*** INFORMATION SUPPLIED ***

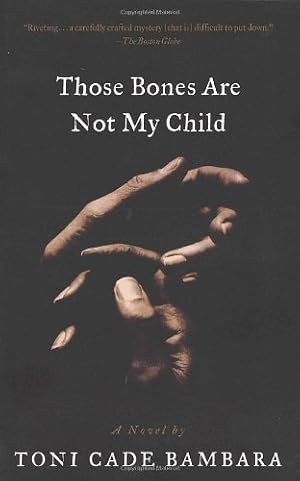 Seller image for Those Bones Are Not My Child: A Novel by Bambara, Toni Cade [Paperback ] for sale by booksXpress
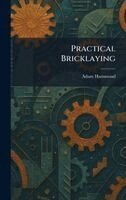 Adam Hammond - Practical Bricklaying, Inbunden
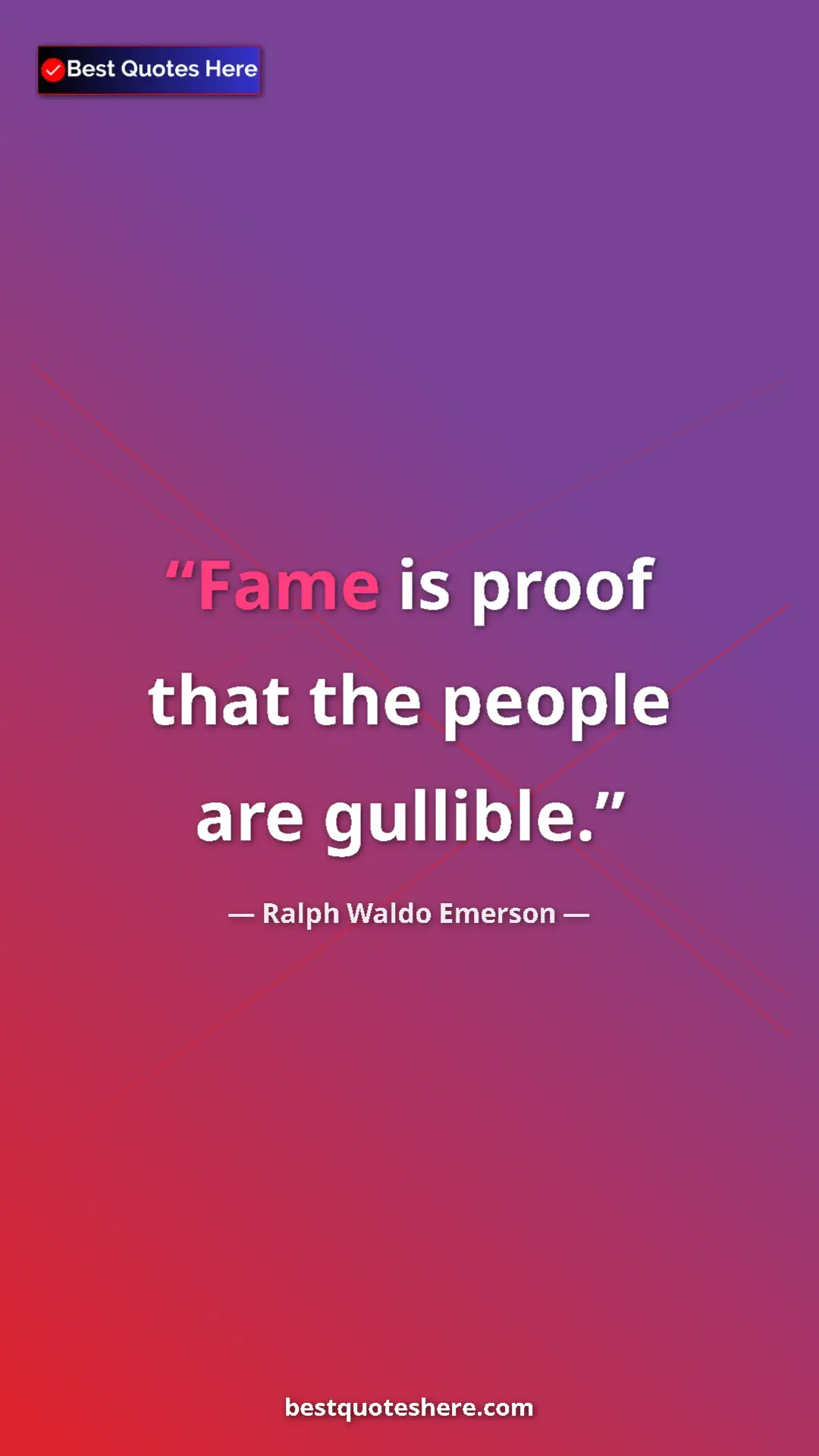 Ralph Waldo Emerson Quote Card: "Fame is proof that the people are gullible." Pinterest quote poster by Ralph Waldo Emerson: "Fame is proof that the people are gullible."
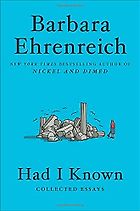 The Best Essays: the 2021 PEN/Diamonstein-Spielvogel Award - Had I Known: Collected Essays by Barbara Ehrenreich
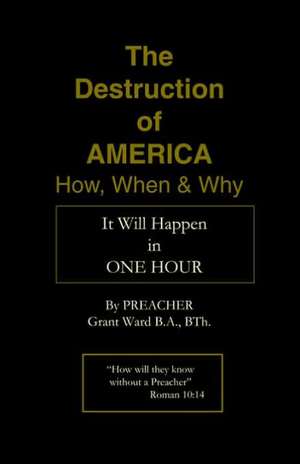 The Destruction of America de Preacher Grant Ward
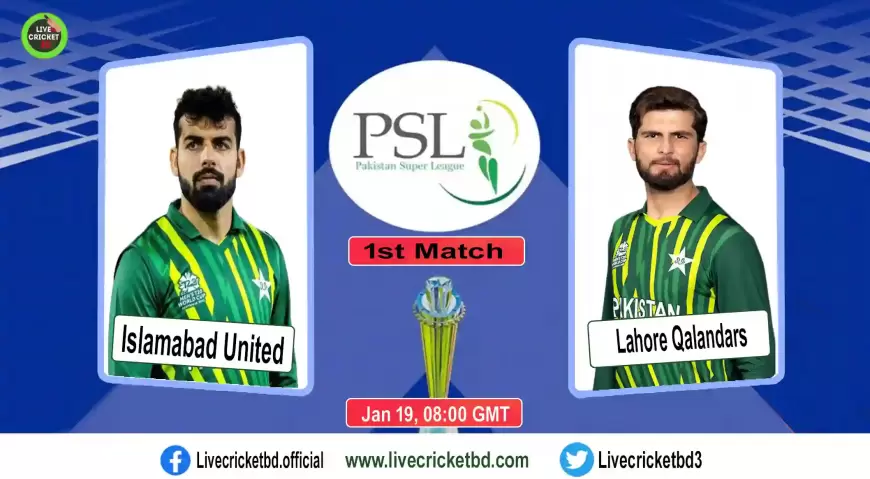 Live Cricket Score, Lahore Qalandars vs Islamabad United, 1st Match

*** End of INFORMATION SUPPLIED ***

▸ **TASK DIRECTIONS**
Copy the text of all six items above word for word, leaving the pictures out of your answer.

▸ **RESPONSE AREA**
 Seller image for Those Bones Are Not My Child: A Novel by Bambara, Toni Cade [Paperback ] for sale by booksXpress
 Adam Hammond - Practical Bricklaying, Inbunden
 Ralph Waldo Emerson Quote Card: "Fame is proof that the people are gullible." Pinterest quote poster by Ralph Waldo Emerson: "Fame is proof that the people are gullible."
 The Best Essays: the 2021 PEN/Diamonstein-Spielvogel Award - Had I Known: Collected Essays by Barbara Ehrenreich
 The Destruction of America de Preacher Grant Ward
 Live Cricket Score, Lahore Qalandars vs Islamabad United, 1st Match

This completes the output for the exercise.